Charles Nègre
French, 1820–1880
Charles Nègre was born in Grasse, France on May 9, 1820. His grandfather came to Grasse from Milan in 1778.
In 1837, Nègre took drawing classes in Aix-en-Provence, and from 1839, he began to study painting in Paris under the direction of Paul Delaroche, Drolling, and finally Ingres, before establishing his own studio at 21 Quai Bourbon on the Île Saint-Louis. Delaroche encouraged use of photography among his students for research for painting.
In about 1844 Nègre learned how to make daguerreotypes at a demonstration at the Institute de France, and in about 1848 he began experimenting with paper photography processes. Gustave Le Gray and Roger Fenton were fellow students, and it is thought by some that Le Gray taught Nègre photography--at least the waxed paper negative process.

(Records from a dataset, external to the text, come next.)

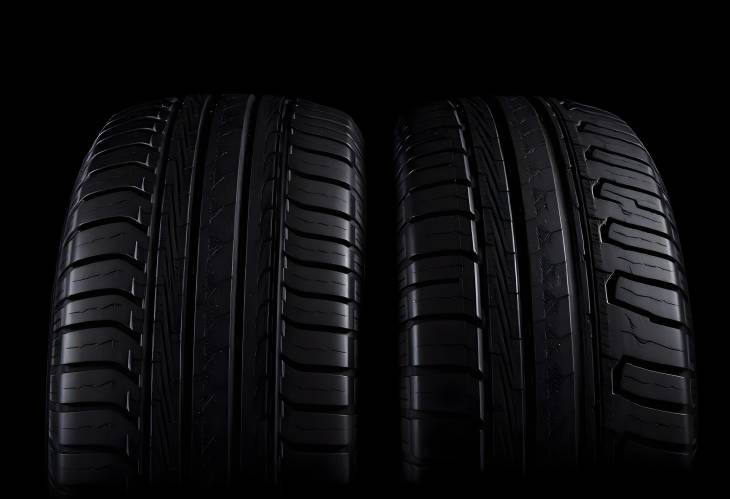 New Tires on Dark Isolated Background Close Up of Durable and High Performance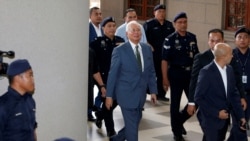 မလေးဝန်ကြီးချုပ်ဟောင်း Najib Razak နိုင်ငံပိုင် 1MDB လုပ်ငန်းက ဒေါ်လာဘီလျံနဲ့ချီ အလွဲသုံးမှုနဲ့ ရင်ဆိုင်နေရ မလေးဝန်ကြီးချုပ်ဟောင်း Najib Razak နိုင်ငံပိုင် 1MDB လုပ်ငန်းက ဒေါ်လာဘီလျံနဲ့ချီ အလွဲသုံးမှုနဲ့ ရင်ဆိုင်နေရ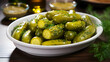 Green pickled marinated gherkins in a white dish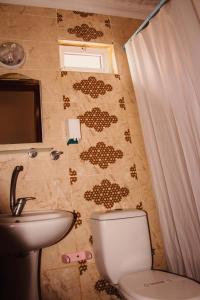 a bathroom with a toilet and a sink at Zeytindali Apart Hotel in Didim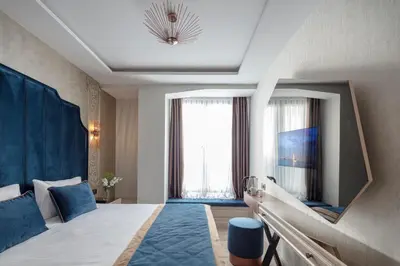 a hotel room with a large bed and a window at Danis Hotel & Spa Istanbul - Old City in Istanbul
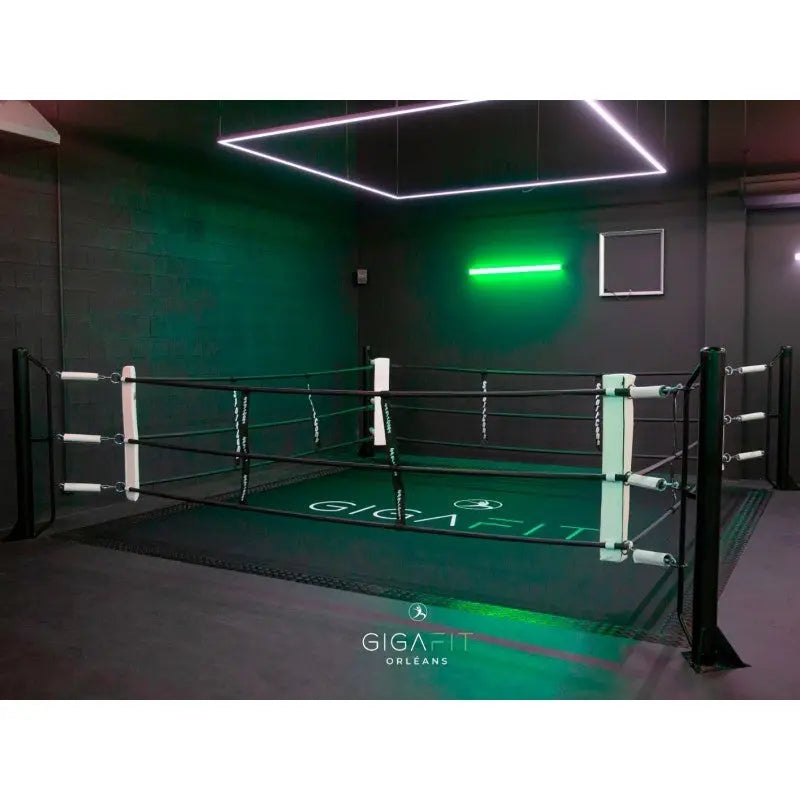 SportCom Boxring-Individualisierung: schwarzer Ring mit grünem Neonlicht und bedrucktem Boden im Studio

Nègre was a founding member of the Société Héliographique, as well as the Société Française de Photographie. In 1852, acting independently from the official Mission Héliographique project, Nègre embarked on his own photographic survey of his native Midi, making nearly 200 negatives in the process, but the project was a financial failure.
Nègre's most prolific period of photographing using the waxed paper negative was from 1849-1855. From about late 1853 Nègre began using wet-plate collodion and albumen on glass negatives, which he used for the commissions 'Portraits de Rachel'. He also used the wet-plate process in 1859, when he was commissioned by Empress Eugénie to photograph the newly established Imperial Asylum de Vincennes, a hospital for disabled workingmen. He was one of the creators of the photogravure process and was awarded a medal for his heliogravures at the second Paris Exposition Universelle in 1867.
In 1863, he returned to southern France, where two years later, he opened a photographic studio. He closed the studio in 1878, returning to Grasse, where he died on Jan. 16, 1880.